A function, eh?

Not a proper function, in the strict sense, but very useful all the same. It is defined by its properties when integrated.

Definition: The Dirac delta function δ(x) satisfies (integral) δ(x) dx = 1 if the range of integration includes zero, =0 if not.

Take a moment to convince yourself that no R->R function satisfies this.
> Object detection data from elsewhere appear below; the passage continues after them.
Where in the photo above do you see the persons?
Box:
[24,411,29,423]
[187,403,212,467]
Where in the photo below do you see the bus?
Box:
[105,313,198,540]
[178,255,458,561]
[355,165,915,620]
Note that for any function continious at zero, (integral) f(x)δ(x) dx = f(0).

What use is it?

The neatest way to convince yourself of its necessity is to think of it as a continuum generalisation of the Kronecker delta symbol:

(sum) f_iδ_ij = f_j
(integral) f(x)δ(x) dx = f(0)

As such, the notion of orthonormal eigenstates in Dirac's own formalism can be gerneralise from the discrete eigenvalue case to the continious case:

<i|j> = δ_ij becomes
<x|y> = δ(x-y)

...which you need for such continious eigenvalues such as position and momentum. This, and the above stated property, make the sum-over-all-intermediate-states rule work out as it should:

|x> = (integral) |y><y|x> dy

Generalisation to Rⁿ:

Definition: δ⁽ⁿ⁾(x) = δ(x₁)δ(x₂)...δ(x_n)

...and then if you integrated this over some (n)volume, the result is 1 if zero is in the volume, 0 otherwise.